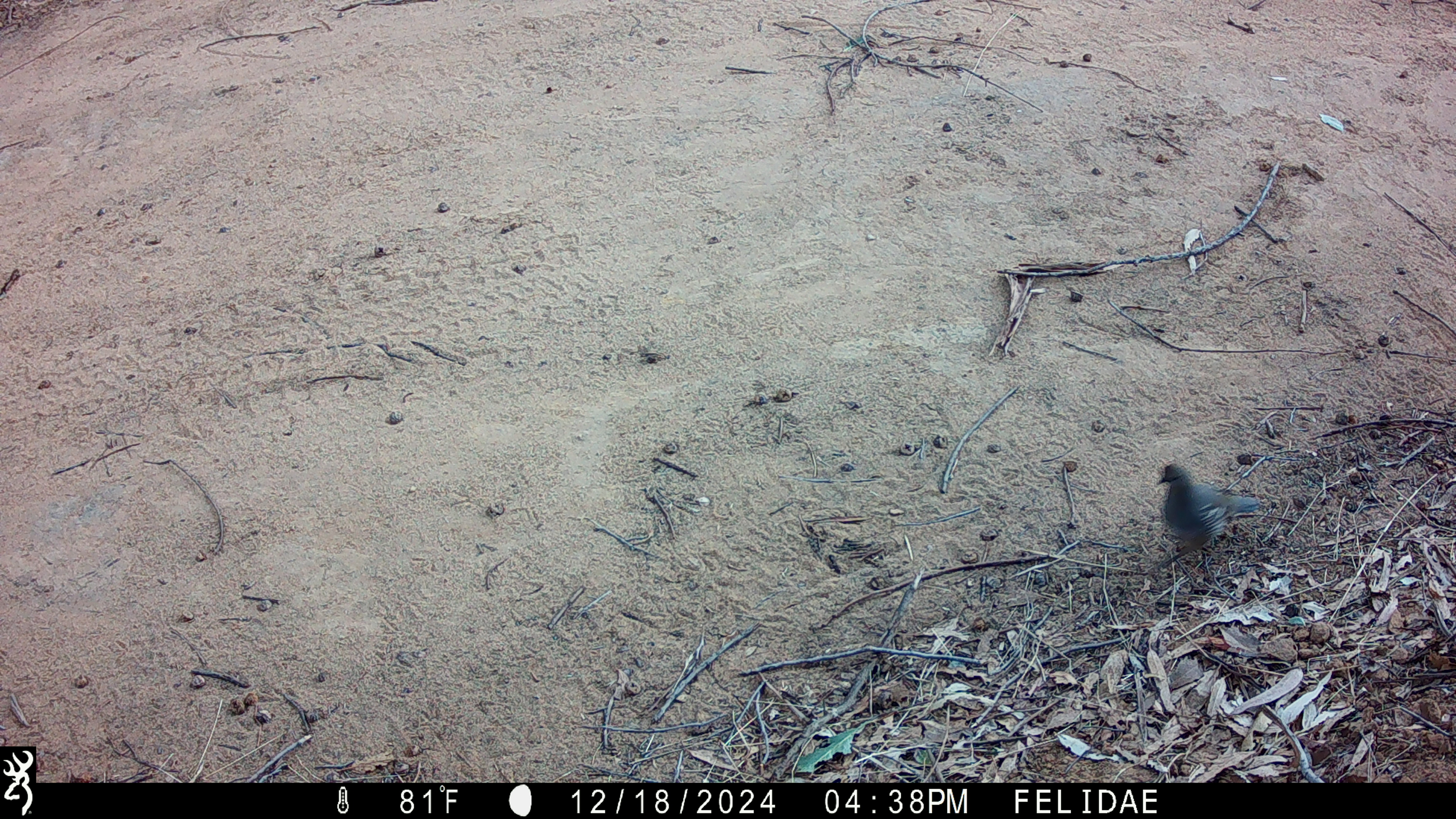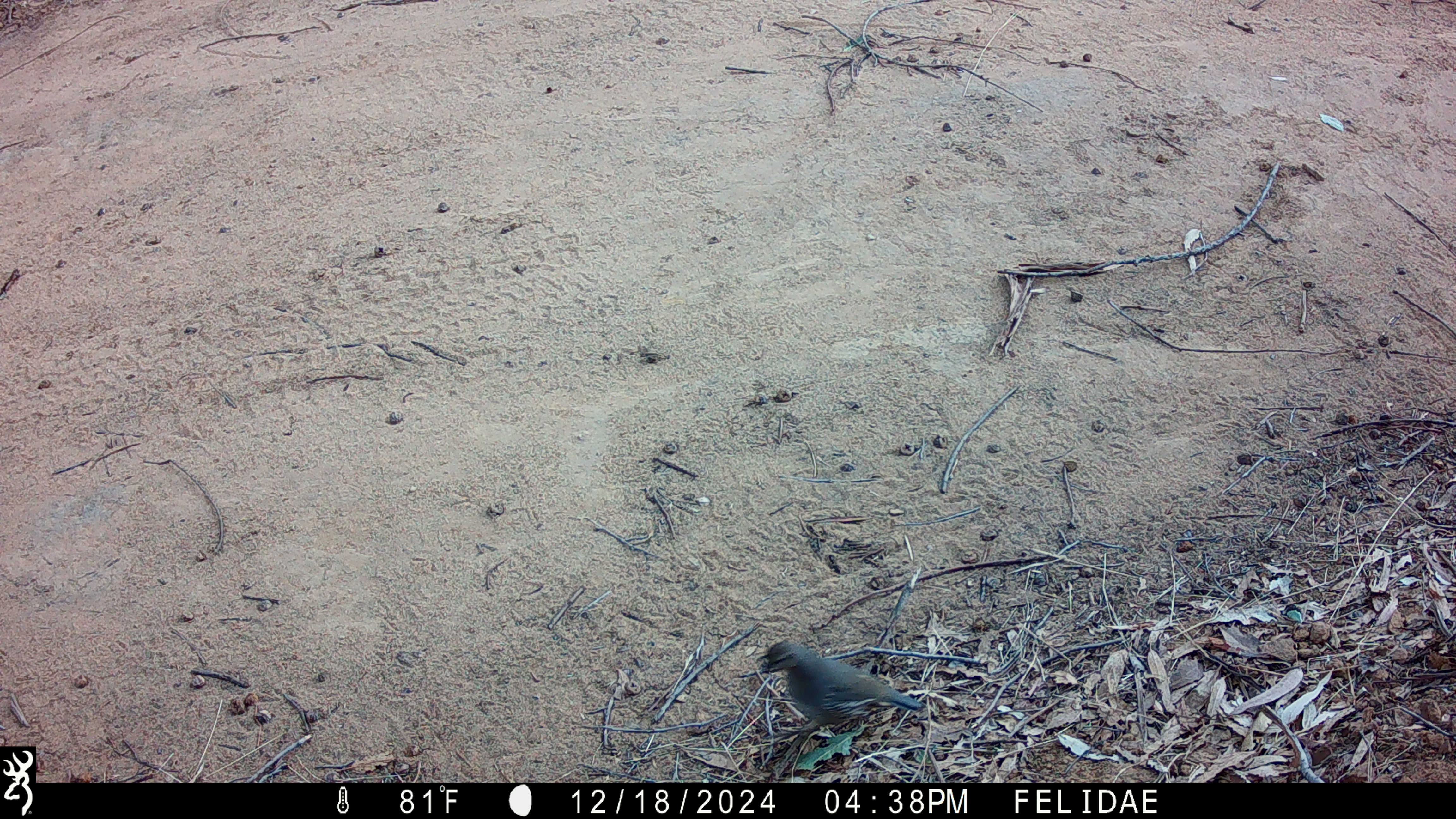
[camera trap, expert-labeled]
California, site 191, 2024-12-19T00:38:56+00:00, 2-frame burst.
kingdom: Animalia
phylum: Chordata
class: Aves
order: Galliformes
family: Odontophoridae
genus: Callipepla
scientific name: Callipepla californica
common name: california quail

◆ ◆ ◆ ◆ ◆

● **THE TASK**
Starting at the line that holds "California, site 191, 2024-12-19T00:38:56+00:00, 2-frame", set down each line exactly through the last line of the records above, and no others.

● **RESPONSE BOX**
California, site 191, 2024-12-19T00:38:56+00:00, 2-frame burst.
kingdom: Animalia
phylum: Chordata
class: Aves
order: Galliformes
family: Odontophoridae
genus: Callipepla
scientific name: Callipepla californica
common name: california quail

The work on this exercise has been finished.